▶ _Text excerpt_:

Different types of stock and bond investments offer investors a choice between capital growth, income and tax advantages. Stocks represent shares issued by corporate entities and are commonly traded on stock exchanges such as the New York Stock Exchange. Investors sometimes buy a mix of bonds and stocks, hoping to achieve their investment goals while safeguarding the capital they invest.

  1. Common Stock

    • Common stock consists of the ordinary shares issued by a publicly listed company. If you own shares of common stock in a company, you are entitled to vote on matters put to the shareholders by the board of directors of the company. Each share of common stock that you own entitles you to one vote. Typically, shareholders vote for a board of directors, and if a takeover bid comes in, common stock shareholders vote to accept or reject the bid. Common stock shareholders often receive dividends from profits, if the board of directors decides to pay a dividend. Ordinary shares can provide capital growth as well as income from dividends if the company does well, but the price can also go down if the company or the markets are not doing so well. The board can also cut or cancel the dividend if the company is experiencing trading or financial difficulties.

    Preferred Stock

    • Publicly listed companies sometimes issue a type of stock known as preferred stock. Preferred stock represents shares in the company, but preferred stock typically pays the shareholder a fixed dividend that is paid forever, unlike common stock, where dividend payments can be cut back or suspended altogether. Another advantage you get from investing in preferred stock is the fact that preferred stockholders are paid before common stockholders if the company goes into liquidation, if there is money left over from the sale of company assets after creditors have all been paid. In many ways, preferred stock is similar to debt, in that the company has to pay dividends the way it has to pay interest on money it borrows. Because preferred stock dividends are fixed, this can be expensive for the company if dividends fall, but companies do have the right to buy back preferred stock from shareholders to reduce the amount of dividends they have to pay. Investing in preferred stock protects the return on your capital in the event that interest rates fall and offers the chance for capital growth, particularly when interest rates yield less than the dividend paid by preferred stock.

▶ _Source data_:
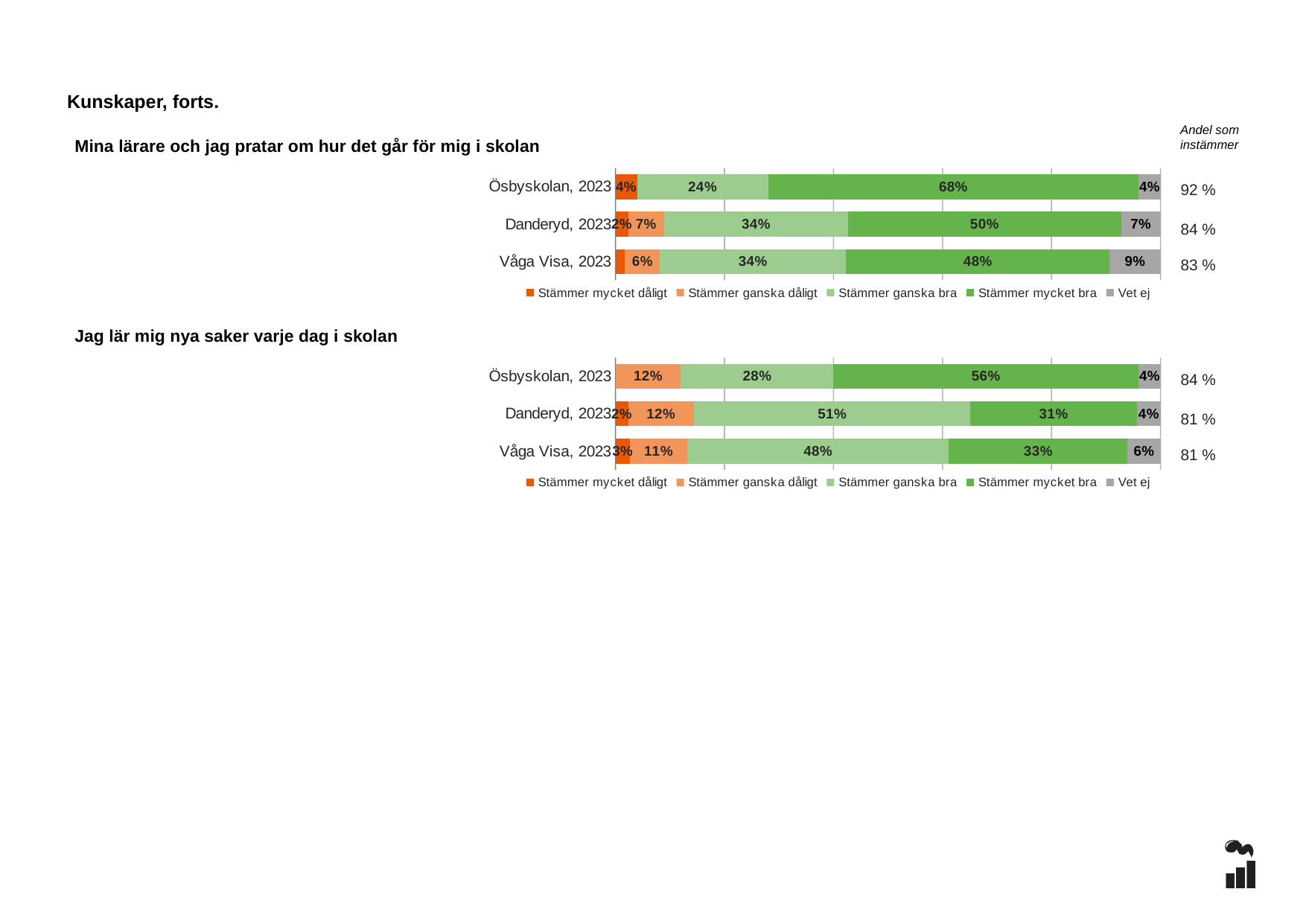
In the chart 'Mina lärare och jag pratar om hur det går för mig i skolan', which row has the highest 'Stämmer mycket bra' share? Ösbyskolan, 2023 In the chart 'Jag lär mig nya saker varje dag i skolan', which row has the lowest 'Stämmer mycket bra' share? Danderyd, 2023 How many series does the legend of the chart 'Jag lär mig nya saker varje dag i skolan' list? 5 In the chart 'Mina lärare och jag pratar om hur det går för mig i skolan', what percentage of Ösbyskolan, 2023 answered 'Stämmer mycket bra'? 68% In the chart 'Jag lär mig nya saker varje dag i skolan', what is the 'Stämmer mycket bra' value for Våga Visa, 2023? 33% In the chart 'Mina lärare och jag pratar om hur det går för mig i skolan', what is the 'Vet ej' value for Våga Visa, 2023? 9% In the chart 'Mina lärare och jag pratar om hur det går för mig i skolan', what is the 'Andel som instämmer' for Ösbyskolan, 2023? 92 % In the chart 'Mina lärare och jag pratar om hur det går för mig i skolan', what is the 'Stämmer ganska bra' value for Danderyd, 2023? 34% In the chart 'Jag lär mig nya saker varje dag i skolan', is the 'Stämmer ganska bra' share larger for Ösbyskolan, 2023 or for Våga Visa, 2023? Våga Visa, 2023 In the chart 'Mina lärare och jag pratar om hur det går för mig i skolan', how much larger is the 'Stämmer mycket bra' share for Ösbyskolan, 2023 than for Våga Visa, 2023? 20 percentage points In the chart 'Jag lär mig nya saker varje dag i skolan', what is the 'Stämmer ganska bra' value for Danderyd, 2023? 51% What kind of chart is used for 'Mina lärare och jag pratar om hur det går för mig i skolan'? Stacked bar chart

▶ _Instruction 1_:
From the text on stock investments, reproduce the part that opens with the words containing "1. Common Stock" and closes with "or financial difficulties.".
▶ _Instruction 2_:
In the text on stock investments, if a company goes into liquidation, which group are preferred stockholders paid before?

▶ _Response 1_:
1. Common Stock

    • Common stock consists of the ordinary shares issued by a publicly listed company. If you own shares of common stock in a company, you are entitled to vote on matters put to the shareholders by the board of directors of the company. Each share of common stock that you own entitles you to one vote. Typically, shareholders vote for a board of directors, and if a takeover bid comes in, common stock shareholders vote to accept or reject the bid. Common stock shareholders often receive dividends from profits, if the board of directors decides to pay a dividend. Ordinary shares can provide capital growth as well as income from dividends if the company does well, but the price can also go down if the company or the markets are not doing so well. The board can also cut or cancel the dividend if the company is experiencing trading or financial difficulties.

▶ _Response 2_:
Common stockholders.